States like Montana have been begging for this most of my life. How much have they spent on tourism advertising? Hell, they created a state agency focused on growing it.
We are told constantly it’s the states most important industry.

Montana is for the wealthy to enjoy and for the locals to be thankful for the opportunity to cater to them in poverty wage service jobs in the summer and handouts in the off season.

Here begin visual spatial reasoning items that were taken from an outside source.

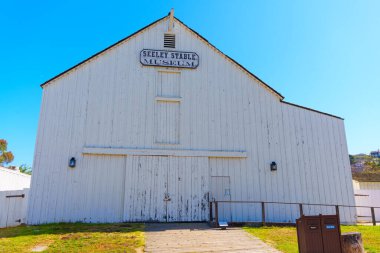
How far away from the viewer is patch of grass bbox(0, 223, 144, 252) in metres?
7.35

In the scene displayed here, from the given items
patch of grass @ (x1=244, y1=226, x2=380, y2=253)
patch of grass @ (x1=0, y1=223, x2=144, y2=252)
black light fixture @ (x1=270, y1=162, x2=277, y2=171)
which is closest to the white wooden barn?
black light fixture @ (x1=270, y1=162, x2=277, y2=171)

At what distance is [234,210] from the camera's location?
1250cm

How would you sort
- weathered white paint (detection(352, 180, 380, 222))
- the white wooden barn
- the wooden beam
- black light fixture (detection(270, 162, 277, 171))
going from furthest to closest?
1. weathered white paint (detection(352, 180, 380, 222))
2. black light fixture (detection(270, 162, 277, 171))
3. the wooden beam
4. the white wooden barn

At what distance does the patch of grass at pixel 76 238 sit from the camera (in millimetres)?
7348

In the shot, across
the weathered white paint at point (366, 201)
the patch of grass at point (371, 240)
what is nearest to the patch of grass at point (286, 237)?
the patch of grass at point (371, 240)

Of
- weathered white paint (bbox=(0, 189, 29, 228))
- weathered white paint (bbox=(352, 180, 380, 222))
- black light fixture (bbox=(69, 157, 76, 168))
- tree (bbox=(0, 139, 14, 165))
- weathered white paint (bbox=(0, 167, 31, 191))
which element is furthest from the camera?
tree (bbox=(0, 139, 14, 165))

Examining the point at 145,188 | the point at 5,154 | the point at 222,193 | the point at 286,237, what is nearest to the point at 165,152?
the point at 145,188

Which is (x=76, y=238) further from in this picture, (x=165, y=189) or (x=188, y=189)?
(x=188, y=189)

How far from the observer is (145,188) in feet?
39.6

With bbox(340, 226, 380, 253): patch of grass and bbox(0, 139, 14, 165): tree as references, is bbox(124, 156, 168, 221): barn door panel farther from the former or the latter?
bbox(0, 139, 14, 165): tree

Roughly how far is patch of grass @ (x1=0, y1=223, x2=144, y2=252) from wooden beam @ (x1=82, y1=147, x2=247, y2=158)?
2998 millimetres

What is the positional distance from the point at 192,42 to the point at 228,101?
3.51m

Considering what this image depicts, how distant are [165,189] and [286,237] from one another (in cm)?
530

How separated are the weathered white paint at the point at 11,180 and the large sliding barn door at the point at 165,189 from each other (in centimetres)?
874
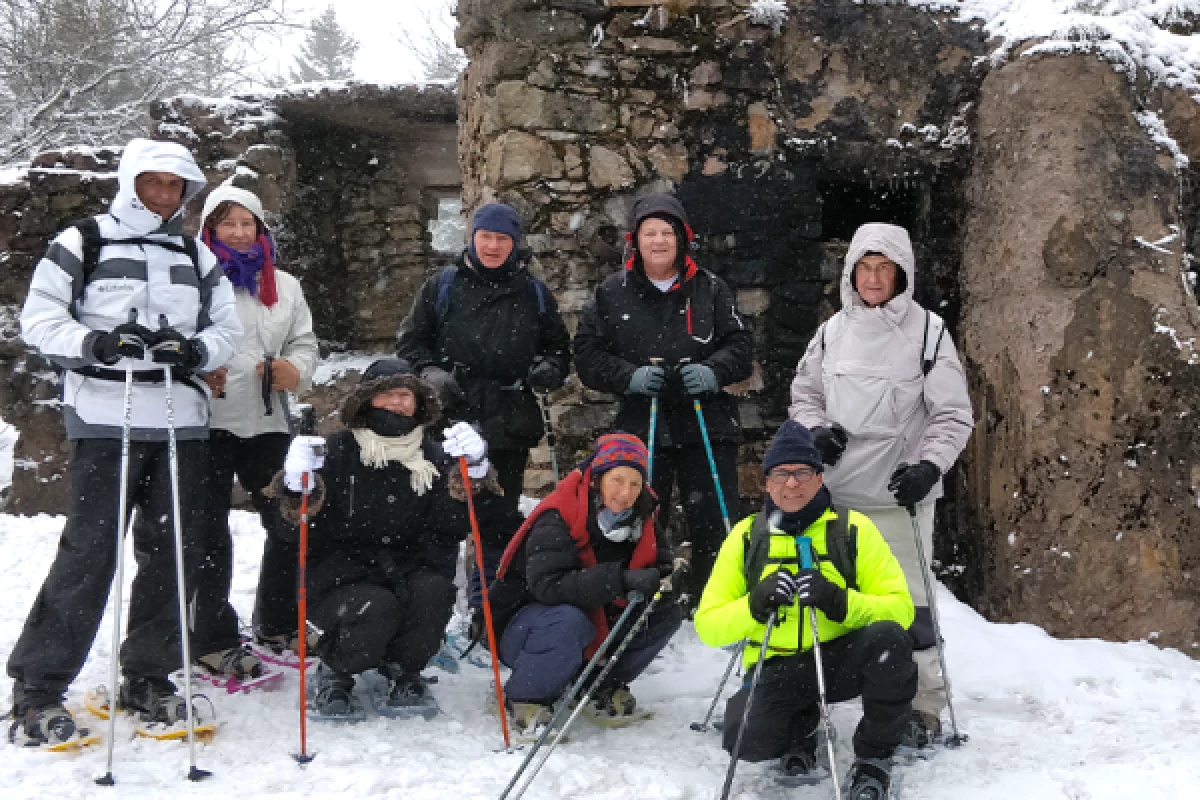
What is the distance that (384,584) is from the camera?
354 cm

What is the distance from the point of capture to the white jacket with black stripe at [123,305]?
304cm

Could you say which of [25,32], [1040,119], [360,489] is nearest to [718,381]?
[360,489]

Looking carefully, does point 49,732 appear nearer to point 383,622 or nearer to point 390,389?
point 383,622

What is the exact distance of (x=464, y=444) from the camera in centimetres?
354

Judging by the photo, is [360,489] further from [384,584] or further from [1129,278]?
[1129,278]

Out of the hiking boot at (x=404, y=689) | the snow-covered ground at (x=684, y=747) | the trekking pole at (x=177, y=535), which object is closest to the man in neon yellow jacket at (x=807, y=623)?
the snow-covered ground at (x=684, y=747)

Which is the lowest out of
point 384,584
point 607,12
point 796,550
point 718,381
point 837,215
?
point 384,584

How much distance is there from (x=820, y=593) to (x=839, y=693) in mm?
445

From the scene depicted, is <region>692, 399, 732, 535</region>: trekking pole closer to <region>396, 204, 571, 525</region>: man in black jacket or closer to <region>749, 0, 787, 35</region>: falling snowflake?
<region>396, 204, 571, 525</region>: man in black jacket

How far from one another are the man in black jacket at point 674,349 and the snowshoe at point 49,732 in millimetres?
2161

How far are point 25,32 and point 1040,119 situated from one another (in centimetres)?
1263

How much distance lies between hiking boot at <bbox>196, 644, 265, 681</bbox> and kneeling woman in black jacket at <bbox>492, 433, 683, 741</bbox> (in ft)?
3.03

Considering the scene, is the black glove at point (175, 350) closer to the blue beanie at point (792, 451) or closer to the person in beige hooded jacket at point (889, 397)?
the blue beanie at point (792, 451)

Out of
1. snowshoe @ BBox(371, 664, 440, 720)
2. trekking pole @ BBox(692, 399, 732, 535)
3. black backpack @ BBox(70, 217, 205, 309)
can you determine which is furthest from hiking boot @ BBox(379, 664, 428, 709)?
black backpack @ BBox(70, 217, 205, 309)
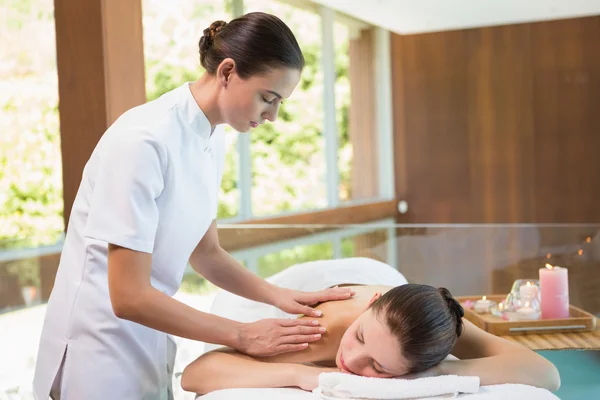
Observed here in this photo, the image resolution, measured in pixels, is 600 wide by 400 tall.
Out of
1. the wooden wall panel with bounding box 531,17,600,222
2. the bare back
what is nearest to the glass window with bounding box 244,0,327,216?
the wooden wall panel with bounding box 531,17,600,222

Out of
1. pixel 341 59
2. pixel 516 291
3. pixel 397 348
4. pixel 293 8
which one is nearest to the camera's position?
pixel 397 348

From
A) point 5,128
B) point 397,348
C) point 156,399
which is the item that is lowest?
point 156,399

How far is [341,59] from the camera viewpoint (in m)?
7.63

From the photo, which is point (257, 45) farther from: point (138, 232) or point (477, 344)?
point (477, 344)

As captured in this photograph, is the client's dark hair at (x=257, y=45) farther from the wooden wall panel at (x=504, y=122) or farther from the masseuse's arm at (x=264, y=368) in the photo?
the wooden wall panel at (x=504, y=122)

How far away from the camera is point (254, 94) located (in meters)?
1.55

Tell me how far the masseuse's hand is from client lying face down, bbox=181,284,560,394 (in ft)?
0.33

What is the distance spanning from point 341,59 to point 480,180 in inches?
70.4

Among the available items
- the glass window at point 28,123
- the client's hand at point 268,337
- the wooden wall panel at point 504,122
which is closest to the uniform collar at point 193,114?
the client's hand at point 268,337

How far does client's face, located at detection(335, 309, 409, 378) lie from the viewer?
147 cm

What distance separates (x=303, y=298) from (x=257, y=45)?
2.07 feet

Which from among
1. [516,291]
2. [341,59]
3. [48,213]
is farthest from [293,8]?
[516,291]

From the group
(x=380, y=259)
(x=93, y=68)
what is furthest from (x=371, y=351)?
(x=93, y=68)

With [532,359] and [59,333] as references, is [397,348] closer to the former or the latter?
[532,359]
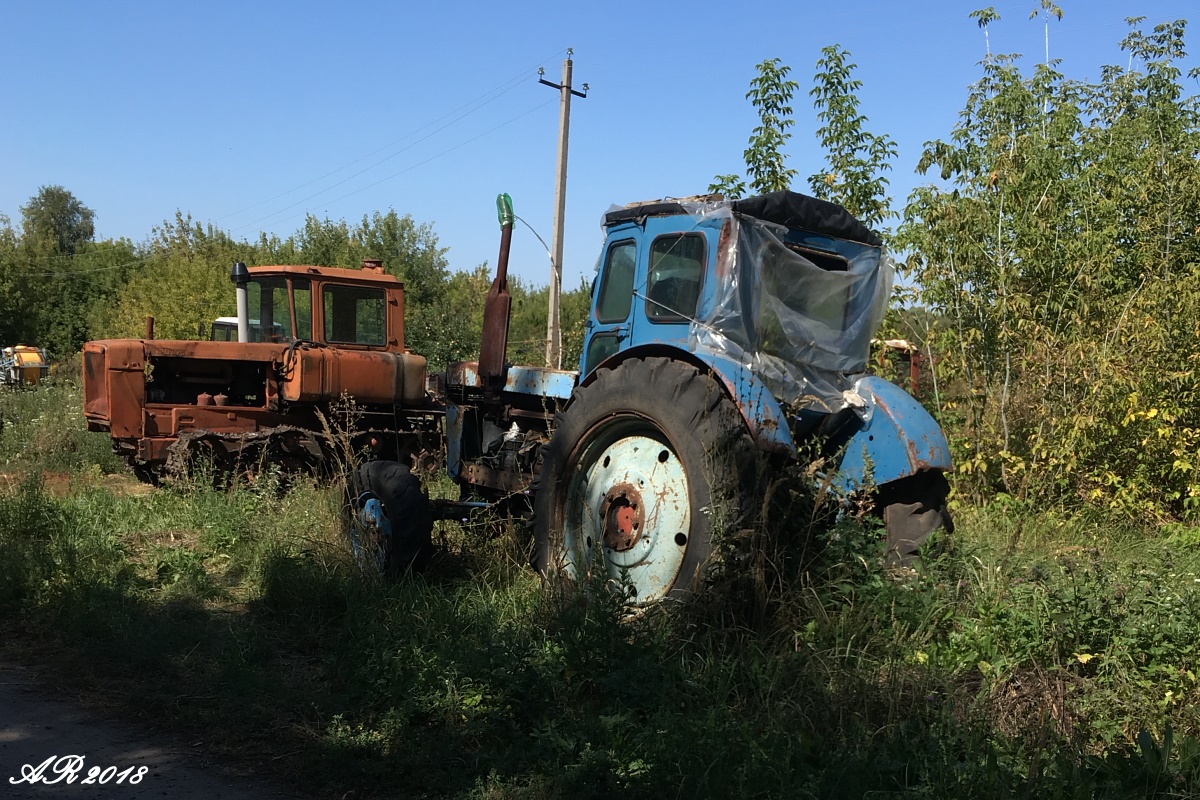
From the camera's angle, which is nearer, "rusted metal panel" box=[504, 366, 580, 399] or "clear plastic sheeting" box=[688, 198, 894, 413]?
"clear plastic sheeting" box=[688, 198, 894, 413]

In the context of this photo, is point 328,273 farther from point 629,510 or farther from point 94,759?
point 94,759

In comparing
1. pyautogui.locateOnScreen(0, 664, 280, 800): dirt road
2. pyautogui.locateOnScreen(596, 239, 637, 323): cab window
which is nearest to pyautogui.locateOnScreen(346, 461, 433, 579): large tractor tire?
pyautogui.locateOnScreen(596, 239, 637, 323): cab window

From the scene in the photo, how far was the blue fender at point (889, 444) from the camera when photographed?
224 inches

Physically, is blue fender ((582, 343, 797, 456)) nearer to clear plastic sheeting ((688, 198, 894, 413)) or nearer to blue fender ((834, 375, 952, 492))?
clear plastic sheeting ((688, 198, 894, 413))

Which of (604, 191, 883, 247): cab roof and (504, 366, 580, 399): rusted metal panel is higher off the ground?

I don’t know about other states but Montana can only blame itself. They’ve rolled out the red carpet for this.
 
I’m sure we’ll see some more competition on our public lands, but I’m not at all worried that they’ll be overrun by the crowd that has to be told not to pet the bison. 90% of these people are made for the city…they are more concerned about lack of wifi than hiking anywhere.
 
Rocky Mountain National Park is empty. Oh Bear Lake Rd, Trail Ridge Road, and the trail up Longs from the Rangers Station are busy, other trails much less so, and off trail below treeline you will see nobody. Campgrounds are full of course, they haven't built any new campgrounds in 30 years, that was intentional. Our Parks and campgrounds are full because that's how things were planned. Budgets have been cut forever and so the NPS just made themselves as little work as possible. All that's needed in 99% of instances is a place to park.

All of our public lands are managed so as to keep the public out. Nameless Range back on comment #11 had a great idea with the "suffering tax" forcing you to walk a ways to get to recreation land. Public lands managers don't want that either, they simply want less people, you can't suffer to hike a mile to get to public lands if there's nowhere to park. Park on county roads and get towed.